## RECORD SET:
^^^^^^^^
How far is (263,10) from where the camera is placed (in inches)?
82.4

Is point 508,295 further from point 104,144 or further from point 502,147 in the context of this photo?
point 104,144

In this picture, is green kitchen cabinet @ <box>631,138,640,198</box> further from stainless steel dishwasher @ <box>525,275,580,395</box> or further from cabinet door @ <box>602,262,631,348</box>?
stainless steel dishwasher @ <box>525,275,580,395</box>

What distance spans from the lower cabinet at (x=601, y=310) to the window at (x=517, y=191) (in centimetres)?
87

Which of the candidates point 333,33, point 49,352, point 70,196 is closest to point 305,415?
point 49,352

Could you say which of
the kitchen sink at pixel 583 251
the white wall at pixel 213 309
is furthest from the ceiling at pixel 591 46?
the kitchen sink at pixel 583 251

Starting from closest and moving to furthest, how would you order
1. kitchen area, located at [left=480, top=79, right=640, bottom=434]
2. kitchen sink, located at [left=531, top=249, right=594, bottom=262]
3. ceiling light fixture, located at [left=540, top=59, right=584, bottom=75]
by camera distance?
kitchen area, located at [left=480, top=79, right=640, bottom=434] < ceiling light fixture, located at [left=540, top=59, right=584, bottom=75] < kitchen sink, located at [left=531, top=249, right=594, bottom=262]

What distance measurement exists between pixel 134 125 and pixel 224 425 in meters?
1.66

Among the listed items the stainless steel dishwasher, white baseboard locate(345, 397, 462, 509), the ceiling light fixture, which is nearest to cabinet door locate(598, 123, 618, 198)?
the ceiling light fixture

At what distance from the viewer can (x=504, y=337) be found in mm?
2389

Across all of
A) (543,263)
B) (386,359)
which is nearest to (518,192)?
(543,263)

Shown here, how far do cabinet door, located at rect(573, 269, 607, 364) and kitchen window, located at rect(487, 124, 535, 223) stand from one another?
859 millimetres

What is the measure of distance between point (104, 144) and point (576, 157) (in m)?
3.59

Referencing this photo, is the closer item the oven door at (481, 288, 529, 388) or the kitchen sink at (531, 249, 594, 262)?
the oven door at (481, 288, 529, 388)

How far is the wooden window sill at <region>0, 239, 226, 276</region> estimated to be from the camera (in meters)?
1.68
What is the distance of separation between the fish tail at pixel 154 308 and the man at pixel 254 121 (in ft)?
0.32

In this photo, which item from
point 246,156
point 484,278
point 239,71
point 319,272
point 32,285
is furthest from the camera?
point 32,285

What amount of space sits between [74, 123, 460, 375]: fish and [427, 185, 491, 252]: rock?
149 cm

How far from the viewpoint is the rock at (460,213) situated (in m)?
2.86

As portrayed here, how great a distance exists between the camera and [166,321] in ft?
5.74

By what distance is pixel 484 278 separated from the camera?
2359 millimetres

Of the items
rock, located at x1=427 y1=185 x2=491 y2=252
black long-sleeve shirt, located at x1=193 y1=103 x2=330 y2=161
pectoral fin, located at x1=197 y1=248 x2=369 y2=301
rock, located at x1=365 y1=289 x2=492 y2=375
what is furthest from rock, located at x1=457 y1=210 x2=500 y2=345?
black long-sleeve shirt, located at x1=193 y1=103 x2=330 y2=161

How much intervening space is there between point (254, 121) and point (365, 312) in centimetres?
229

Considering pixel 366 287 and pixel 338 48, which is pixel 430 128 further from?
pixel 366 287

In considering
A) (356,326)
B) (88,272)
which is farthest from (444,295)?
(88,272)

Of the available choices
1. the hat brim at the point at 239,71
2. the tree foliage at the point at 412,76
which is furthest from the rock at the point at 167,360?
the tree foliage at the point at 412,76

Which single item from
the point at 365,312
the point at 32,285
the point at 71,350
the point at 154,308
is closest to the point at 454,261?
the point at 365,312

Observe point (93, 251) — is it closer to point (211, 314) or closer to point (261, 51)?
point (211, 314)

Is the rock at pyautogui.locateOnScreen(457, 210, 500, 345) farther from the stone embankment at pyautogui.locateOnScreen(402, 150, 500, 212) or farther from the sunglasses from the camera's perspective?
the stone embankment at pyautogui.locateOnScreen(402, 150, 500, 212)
^^^^^^^^
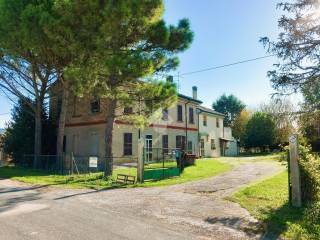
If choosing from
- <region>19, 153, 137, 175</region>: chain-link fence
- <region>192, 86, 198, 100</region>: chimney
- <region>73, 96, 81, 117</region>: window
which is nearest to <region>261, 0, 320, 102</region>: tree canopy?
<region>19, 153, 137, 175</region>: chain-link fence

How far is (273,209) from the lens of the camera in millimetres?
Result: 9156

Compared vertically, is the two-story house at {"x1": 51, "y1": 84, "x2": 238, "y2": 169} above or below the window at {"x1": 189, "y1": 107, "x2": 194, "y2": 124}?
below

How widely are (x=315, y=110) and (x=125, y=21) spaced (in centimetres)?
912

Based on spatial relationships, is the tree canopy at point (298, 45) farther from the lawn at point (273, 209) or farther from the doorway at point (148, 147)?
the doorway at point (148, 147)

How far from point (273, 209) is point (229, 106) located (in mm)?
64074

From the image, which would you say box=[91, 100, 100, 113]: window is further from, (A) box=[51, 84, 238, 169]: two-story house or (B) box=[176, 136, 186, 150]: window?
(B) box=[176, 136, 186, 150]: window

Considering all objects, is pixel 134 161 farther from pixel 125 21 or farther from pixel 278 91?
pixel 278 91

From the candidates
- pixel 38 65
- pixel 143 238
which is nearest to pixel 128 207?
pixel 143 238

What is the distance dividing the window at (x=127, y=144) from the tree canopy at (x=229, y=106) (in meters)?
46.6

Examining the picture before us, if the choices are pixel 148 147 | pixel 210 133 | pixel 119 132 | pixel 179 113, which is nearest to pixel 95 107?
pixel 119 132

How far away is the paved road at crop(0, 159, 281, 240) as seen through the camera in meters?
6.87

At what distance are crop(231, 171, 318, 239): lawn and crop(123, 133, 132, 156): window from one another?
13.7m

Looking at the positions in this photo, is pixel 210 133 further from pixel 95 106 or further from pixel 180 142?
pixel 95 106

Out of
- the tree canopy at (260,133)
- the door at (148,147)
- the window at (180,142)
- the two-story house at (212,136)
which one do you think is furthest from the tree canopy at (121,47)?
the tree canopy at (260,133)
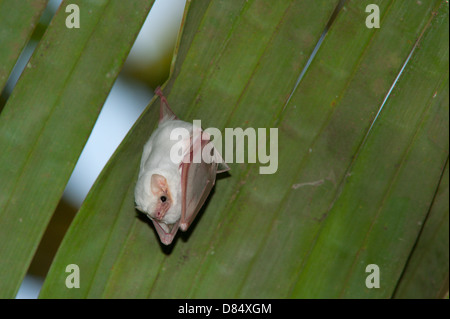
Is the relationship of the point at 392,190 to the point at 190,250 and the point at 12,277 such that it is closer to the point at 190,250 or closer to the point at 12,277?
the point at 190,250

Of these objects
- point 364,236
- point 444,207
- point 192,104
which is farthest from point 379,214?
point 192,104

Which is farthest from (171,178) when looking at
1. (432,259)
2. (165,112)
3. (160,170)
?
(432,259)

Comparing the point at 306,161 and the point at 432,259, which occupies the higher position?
^^^^^^^^
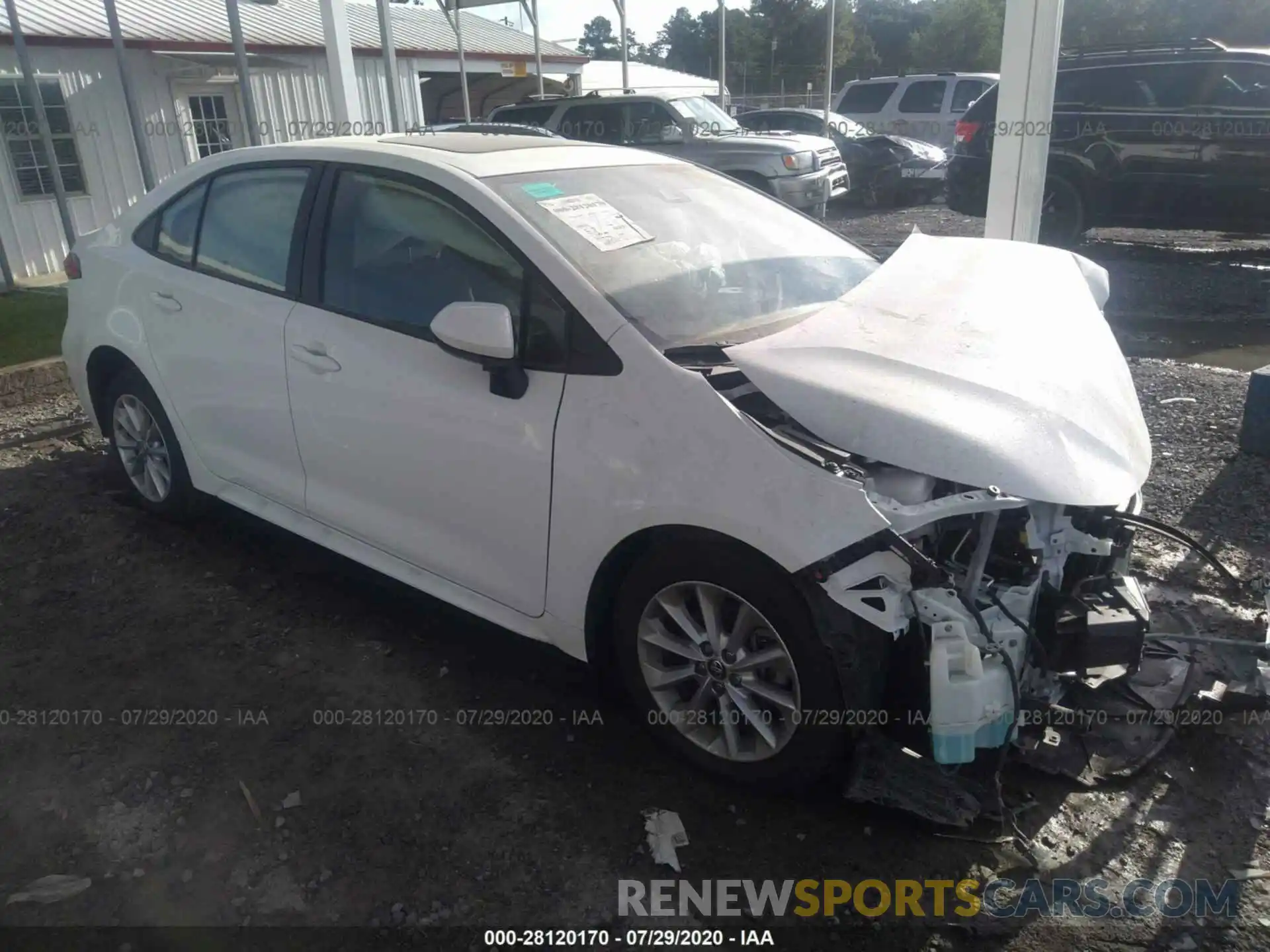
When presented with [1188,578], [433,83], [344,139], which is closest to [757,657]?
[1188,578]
^^^^^^^^
## EXERCISE TASK:
Copy out every line of the material that contains the word "closest".

## RESPONSE TO THE TASK:
Which of the candidates point 333,33, point 49,352, point 70,196 is closest to point 305,415?
Starting from closest and moving to furthest, how would you order
is closest to the point at 454,261?
When presented with [1188,578], [433,83], [344,139], which is closest to [757,657]?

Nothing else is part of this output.